On opening night, an energetically played overture from the WA Symphony Orchestra, conducted by Myron Romanul, set the musical tone and the curtain rose to reveal an evening street scene outside the Padua house of wealthy Baptista (Milos Mutavdzic), father of the “shrew” Kate and her younger sister Bianca.

It soon becomes apparent that Shakespeare’s witty dialogue and narrative subtleties are to be conveyed in idiosyncratic movement and dance forms and played in a broad, almost pantomime-like style. The foppish Hortensio (an attractive, elastic Yann Laine), the elderly roué Gremio (a scene-stealing Andre Santos) and the student Lucentio (an elegant Daryl Brandwood) woo Bianca (a sweet, neat and petite Sarah Sutcliffe) and entertain the audience with their antics. The suitors band together to find a husband for Kate as Bianca cannot be married before her older sister. They persuade a drunken Petruchio (guest artist Filip Barankiewicz) to court her.
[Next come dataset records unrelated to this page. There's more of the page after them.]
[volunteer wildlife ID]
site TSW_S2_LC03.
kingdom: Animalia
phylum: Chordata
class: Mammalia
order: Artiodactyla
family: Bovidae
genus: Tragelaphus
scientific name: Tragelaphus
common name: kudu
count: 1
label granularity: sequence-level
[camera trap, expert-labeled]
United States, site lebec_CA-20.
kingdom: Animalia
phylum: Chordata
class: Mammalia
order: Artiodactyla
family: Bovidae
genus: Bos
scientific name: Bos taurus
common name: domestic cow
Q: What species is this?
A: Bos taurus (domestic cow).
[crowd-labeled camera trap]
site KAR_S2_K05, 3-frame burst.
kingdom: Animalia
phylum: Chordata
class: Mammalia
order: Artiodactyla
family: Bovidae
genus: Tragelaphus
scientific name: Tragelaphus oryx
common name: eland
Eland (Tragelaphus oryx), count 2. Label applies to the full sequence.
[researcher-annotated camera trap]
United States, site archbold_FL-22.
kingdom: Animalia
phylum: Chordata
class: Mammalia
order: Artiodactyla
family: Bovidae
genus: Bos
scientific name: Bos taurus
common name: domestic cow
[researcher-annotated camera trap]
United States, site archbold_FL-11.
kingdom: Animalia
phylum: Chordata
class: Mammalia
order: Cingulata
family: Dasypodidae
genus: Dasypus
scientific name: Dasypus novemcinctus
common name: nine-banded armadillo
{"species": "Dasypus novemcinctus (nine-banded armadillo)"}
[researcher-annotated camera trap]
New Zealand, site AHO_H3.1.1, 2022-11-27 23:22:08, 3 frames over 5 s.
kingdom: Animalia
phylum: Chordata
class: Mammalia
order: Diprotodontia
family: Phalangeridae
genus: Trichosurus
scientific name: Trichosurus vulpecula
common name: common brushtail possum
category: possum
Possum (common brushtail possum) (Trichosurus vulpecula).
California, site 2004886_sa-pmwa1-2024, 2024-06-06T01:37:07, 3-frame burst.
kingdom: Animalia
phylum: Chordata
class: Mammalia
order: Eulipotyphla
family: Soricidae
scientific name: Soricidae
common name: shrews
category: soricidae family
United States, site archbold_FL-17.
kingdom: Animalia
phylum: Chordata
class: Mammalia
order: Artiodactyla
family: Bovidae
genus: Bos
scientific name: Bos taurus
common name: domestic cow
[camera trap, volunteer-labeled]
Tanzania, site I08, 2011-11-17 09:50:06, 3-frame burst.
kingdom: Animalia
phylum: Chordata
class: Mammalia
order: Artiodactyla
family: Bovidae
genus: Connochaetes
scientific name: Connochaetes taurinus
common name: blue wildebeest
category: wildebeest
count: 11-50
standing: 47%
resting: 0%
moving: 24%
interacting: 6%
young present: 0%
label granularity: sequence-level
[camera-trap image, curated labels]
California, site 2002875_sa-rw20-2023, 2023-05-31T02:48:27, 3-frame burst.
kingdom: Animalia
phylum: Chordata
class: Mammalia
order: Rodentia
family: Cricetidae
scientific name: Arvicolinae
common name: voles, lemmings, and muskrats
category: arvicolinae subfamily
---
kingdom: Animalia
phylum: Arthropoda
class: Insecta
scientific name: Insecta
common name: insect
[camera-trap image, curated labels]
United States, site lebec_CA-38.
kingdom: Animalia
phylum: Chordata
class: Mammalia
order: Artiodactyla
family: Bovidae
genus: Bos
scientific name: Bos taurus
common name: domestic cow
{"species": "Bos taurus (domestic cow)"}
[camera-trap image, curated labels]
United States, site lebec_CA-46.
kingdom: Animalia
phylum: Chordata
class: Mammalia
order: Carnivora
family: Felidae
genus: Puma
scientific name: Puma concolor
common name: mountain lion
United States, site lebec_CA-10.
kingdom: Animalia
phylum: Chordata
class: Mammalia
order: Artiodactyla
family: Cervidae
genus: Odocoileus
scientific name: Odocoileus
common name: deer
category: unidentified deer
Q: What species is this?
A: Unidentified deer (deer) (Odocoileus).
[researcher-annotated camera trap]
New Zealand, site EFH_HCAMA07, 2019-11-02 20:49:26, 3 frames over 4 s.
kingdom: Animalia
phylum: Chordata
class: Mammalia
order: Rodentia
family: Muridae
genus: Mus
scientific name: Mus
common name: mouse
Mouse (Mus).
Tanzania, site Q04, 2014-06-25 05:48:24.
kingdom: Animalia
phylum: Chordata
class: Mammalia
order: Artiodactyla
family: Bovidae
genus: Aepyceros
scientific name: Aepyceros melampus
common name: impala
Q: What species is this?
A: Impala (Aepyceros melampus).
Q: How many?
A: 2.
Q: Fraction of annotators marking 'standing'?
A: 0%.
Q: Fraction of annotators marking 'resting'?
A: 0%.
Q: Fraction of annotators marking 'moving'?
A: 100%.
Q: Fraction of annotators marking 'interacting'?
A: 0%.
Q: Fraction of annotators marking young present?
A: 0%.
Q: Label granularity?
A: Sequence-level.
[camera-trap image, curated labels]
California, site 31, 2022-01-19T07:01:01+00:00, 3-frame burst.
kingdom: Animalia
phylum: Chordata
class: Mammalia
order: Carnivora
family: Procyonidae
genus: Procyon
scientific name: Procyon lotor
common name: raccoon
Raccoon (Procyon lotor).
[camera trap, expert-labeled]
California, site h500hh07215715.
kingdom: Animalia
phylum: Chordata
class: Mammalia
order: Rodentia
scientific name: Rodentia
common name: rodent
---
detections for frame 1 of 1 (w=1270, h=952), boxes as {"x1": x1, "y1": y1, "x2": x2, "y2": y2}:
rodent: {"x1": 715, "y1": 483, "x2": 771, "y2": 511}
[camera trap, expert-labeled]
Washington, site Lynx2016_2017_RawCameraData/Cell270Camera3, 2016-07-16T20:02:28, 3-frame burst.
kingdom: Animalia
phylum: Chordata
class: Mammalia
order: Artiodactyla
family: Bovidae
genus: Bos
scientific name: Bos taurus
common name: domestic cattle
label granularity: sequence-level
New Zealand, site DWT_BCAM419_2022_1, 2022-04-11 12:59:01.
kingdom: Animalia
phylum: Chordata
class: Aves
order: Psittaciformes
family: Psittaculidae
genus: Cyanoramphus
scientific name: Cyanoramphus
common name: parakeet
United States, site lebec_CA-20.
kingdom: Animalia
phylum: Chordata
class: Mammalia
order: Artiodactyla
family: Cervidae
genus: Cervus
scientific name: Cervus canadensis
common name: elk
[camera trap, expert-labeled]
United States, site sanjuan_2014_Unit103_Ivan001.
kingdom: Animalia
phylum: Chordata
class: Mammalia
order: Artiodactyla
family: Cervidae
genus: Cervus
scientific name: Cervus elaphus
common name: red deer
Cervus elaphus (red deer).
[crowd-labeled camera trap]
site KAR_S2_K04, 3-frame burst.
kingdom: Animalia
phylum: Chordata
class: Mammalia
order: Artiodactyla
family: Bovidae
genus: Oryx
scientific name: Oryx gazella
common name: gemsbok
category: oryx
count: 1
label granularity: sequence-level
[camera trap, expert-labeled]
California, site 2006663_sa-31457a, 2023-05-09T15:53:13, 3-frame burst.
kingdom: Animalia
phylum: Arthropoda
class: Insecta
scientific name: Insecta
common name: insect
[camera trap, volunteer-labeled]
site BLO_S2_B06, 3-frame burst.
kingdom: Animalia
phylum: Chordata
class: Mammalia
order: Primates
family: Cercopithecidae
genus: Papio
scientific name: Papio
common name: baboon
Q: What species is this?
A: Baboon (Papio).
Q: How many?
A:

Kate’s (performed by Jayne Smeulders) frenzied first entrance interrupts the wooing as Smeulders throws herself into jumps, turns, foot stamping and flailing. Petruchio appears undeterred. Long-limbed Barankiewicz seemed a little cramped for space on His Majesty’s Theatre stage but his rakish grin and brilliant leaping win Kate over and, despite being manhandled, kissed and teased in the first of three lengthy pas de deux, she surprisingly stops resisting and agrees to be married to him.   

Kate and Petruchio’s wedding becomes a fiasco with some very odd behaviour by Petruchio and is played out as broad farce and with much hilarity. And while the rather dissonant musical score effectively reflected Kate’s shrewishness and the discord of Kate and Petruchio’s courtship, it doesn’ always serve the dynamics of the action. Barankiewicz’s triple tours notwithstanding, the lack of subtlety in some of the staging begins to grate.

Act 2 begins with Kate and Petruchio journeying on horseback to Petruchio’s house. Smeulders performs some very funny, almost gymnastic feats around the steed before she is subjected to further harsh treatment by her husband, portrayed in comic style. They perform a second lengthy and confrontational duet with deceptive ease, ending in Kate’s total capitulation.

Bianca chooses Lucentio and the unfortunate Hortensio and Gremio are flattered (and later tricked into marriage) by two street girls (Brooke Widdison-Jacobs and Jennifer Provins) who, it must be said, danced assuredly but in characterisation bore a strong resemblance to the two step-sisters from Cinderella performed earlier in the year.

Bianca and Lucentio celebrate their own wedding and Sutcliffe and Brandwood are beautifully matched in their lyrical pas de deux. The ensemble dances, while not technically demanding, were all performed with great precision and in a lively, engaging style by the company augmented by students from the WA Academy of Performing Arts.

Kate and Petruchio’s final rapturous pas de deux and its incredibly challenging partnering becomes a meeting of hearts, minds and bodies. This is about “love” rather than “taming”, and love, it is suggested, has tamed them both. Smeulders is an excellent performer with a strong stage presence, a pliant upper body, secure turns and great elevation. She makes an admirable Kate. She and Barankiewicz, a first-class dancer and a skilful partner, work well together, with consistently clean lifts and a visible rapport.

Cranko’s Shrew is beginning to show her age but the audience on opening night received it enthusiastically, love was in the air, and in the Bard’s own words: “All’s Well that Ends Well.” 

- MARGARET MERCER

'The Taming of the Shrew' runs till September 24.